A believer that one should never exclude himself from his own theory, Wolfe is an old-fashioned striver, a Richmond, Va., native who was class president in high school and ran the student newspaper. He wanted to be a Great American Writer, in the Greatest American City: New York.
He hustled and wrote and dressed his way to the top. His apartment is a shining wonder, 12 rooms on the 14th floor of a doorman building on the Upper East Side. Depending on which way you turn your head, you could catch a view of Central Park or a lampshade in his office designed after the author's signature Panama hat.

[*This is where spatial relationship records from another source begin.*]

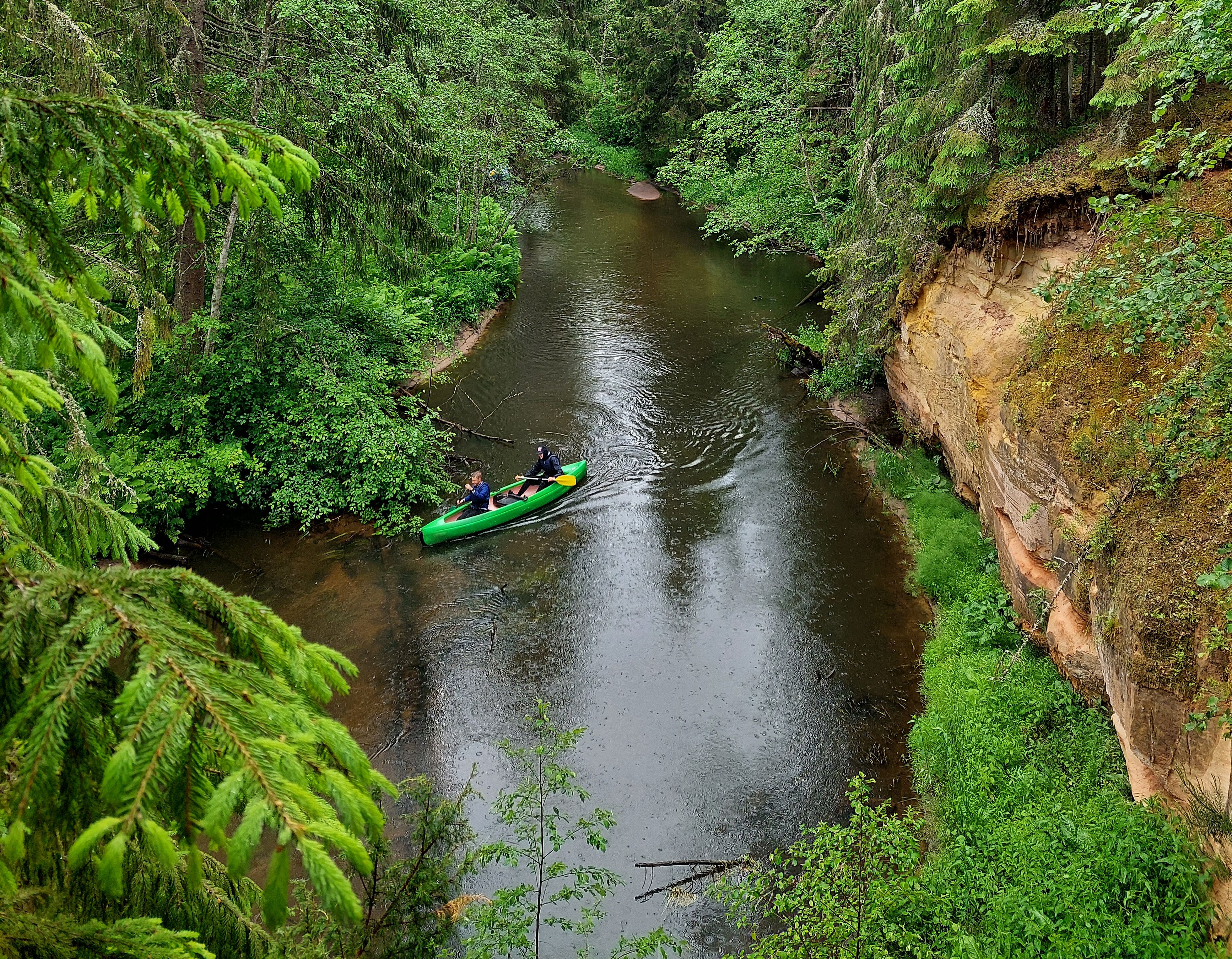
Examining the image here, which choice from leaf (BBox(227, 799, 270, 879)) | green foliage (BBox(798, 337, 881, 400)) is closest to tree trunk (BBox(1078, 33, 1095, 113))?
green foliage (BBox(798, 337, 881, 400))

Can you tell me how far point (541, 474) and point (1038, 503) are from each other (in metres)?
8.42

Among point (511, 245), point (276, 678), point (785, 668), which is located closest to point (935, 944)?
point (785, 668)

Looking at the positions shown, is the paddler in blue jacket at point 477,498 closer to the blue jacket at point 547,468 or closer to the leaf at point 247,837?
the blue jacket at point 547,468

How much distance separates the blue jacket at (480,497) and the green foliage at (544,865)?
459cm

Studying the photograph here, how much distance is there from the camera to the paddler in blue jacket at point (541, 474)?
13.9 m

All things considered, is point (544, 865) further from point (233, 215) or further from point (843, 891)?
point (233, 215)

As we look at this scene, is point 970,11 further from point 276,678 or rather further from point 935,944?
point 276,678

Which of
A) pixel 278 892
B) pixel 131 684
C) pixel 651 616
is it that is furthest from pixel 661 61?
pixel 278 892

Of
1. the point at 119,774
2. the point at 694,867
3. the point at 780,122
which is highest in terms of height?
the point at 780,122

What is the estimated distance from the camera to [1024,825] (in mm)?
6824

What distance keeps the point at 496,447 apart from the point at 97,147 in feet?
44.7

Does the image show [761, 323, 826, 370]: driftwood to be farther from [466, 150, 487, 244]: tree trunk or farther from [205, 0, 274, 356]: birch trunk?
[205, 0, 274, 356]: birch trunk

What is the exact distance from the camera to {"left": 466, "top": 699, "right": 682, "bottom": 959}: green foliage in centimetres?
562

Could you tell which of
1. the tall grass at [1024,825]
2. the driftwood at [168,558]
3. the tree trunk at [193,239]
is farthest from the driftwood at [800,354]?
the driftwood at [168,558]
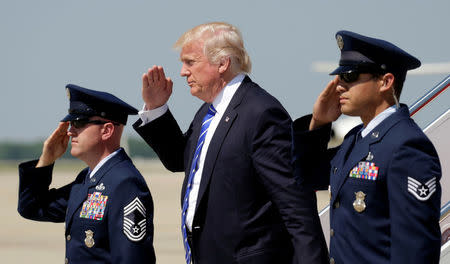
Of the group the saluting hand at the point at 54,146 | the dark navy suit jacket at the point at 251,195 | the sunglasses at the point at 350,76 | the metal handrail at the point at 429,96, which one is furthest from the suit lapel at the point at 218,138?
the metal handrail at the point at 429,96

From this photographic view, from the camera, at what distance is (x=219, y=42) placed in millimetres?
4590

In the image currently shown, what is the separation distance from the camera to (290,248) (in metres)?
4.34

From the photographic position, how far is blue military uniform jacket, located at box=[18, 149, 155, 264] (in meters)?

Wolfe was interviewed in what might be called a sitting room, or a TV-less living room, or a yellow room — yellow walls, yellow radiators, yellow window shutters, yellow book cases, and Wolfe's couch of choice, with its yellow corduroy design.
He's been a novelist for 30 years, but he is also defined as a founder of the "New Journalism," the now standard art of applying the techniques of fiction — dialogue, scene setting, rich, descriptive language — to nonfiction. His peers have included Jimmy Breslin, Gay Talese and the late Nora Ephron. His current favorites include Mark Bowden, best known for "Black Hawk Down," and "Moneyball" author Michael Lewis.
"He is one of my heroes," says Lewis, who has been reading Wolfe since he was a boy. "He led the way in showing how much could be crammed into a work of nonfiction."
Wolfe is the least sedentary of writers and seeing him walk gamely around his apartment makes you wonder if he wasn't ready for one of those quiet, introspective novels he so despises. But the ideas keep coming. Wolfe says he has at least six projects to keep him busy, including a nonfiction book on Charles Darwin and other evolutionary theorists and a fictional return to New York.
"There are still so many things I don't know about the city and I'd just like to see what's out there," he says. "The Latin American population has increased enormously since 'Bonfire' and Wall Street has changed enormously. I'll follow my usual technique of just taking in a scene and seeing what I find."